Today, South Carolina senator Jim DeMint, who was Tea Party before Tea Party was cool, announced that he is retiring just two years into his six-year term. And will he be returning home to Greenville, perhaps to open a general store and be closer to good people of his state? Of course not. That's not what senators do when they retire. They become high-priced lobbyists, cashing in on their years of service by selling their insider status to the highest bidder.
But DeMint won't be doing that either. Instead, he'll become president of the Heritage Foundation, the right's largest and most influential think tank, despite the fact that DeMint was never one for thinkin'. As our old friend Ezra tweeted upon hearing the news, "To state the obvious, you don't make Jim DeMint the head of your think tank in order to improve the quality of your scholarship."
You might wonder whether DeMint thinks he can accomplish more at Heritage than in the Senate, but the truth is, he probably can. As a senator, DeMint has seen his mandate primarily as stopping things liberals want to do, rather than accomplishing anything affirmative. Which, if you separate it from his particular troglodytic ideology, isn't problematic in and of itself. Some legislators put their efforts toward legislating, and some put their efforts toward gumming up the works to stop their opponents, and the Senate provides ample opportunity for the latter. But there's only so much satisfaction you can derive from that, and there are other Republicans who will pick up DeMint's torch. Not to mention the fact that whoever replaces him (South Carolina's Republican governor, Nikki Haley, will appoint a successor who will serve until a special election in 2014) will probably be just as conservative as DeMint.

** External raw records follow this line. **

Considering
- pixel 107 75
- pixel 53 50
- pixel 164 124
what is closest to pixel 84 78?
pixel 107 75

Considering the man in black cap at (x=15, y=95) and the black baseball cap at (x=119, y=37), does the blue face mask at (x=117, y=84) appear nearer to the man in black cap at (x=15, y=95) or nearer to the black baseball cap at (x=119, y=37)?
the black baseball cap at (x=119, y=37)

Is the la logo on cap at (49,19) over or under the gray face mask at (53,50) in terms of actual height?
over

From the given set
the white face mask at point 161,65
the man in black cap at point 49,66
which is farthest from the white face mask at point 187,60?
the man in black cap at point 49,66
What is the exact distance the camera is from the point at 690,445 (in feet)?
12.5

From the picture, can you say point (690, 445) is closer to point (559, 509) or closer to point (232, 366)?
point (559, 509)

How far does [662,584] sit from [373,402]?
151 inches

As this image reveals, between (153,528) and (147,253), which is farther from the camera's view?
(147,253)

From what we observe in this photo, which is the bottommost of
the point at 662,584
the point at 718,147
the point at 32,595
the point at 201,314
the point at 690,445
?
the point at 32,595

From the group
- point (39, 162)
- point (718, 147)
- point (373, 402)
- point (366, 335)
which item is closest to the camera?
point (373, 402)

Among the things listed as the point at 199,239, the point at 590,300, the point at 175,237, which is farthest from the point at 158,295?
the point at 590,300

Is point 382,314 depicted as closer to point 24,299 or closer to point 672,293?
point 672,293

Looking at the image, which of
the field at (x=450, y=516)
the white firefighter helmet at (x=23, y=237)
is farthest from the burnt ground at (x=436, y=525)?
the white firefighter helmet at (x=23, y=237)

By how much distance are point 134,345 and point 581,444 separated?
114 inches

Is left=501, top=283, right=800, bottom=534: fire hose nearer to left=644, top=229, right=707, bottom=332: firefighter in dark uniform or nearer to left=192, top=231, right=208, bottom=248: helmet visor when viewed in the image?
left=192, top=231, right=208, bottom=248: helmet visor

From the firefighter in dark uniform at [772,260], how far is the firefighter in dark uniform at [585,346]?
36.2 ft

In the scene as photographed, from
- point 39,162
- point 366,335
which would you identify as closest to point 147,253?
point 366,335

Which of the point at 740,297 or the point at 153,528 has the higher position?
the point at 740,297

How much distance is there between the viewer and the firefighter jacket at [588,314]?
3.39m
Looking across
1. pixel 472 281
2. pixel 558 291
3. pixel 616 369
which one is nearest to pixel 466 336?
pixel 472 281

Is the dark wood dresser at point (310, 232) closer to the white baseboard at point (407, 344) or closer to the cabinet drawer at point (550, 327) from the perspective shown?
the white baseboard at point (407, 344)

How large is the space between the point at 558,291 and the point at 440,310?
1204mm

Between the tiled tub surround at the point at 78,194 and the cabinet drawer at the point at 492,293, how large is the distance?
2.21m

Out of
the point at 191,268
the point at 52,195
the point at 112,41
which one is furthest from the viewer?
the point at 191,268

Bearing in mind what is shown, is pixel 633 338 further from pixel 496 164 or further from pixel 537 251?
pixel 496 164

And if you're not going to become a lobbyist, there are few jobs sweeter for a Republican ex-senator than leading Heritage. It's an enormous organization full of A-list GOP bigwigs (Ed Meese will be just down the hall!), and will provide DeMint a platform to continue pushing the GOP in a conservative direction. According to their 2010 tax return, the organization's budget that year was $80 million. The man DeMint is replacing, Ed Feulner, makes over $1 million a year, which is a hell of a lot more than than the $174,000 DeMint makes now. He'll still have to spend a lot of his time raising money, and sit in boring meetings instead of boring hearings, but he'll also get a big salary bump and be treated with nearly the same deference around Washington that he is now. Sounds like a shrewd move.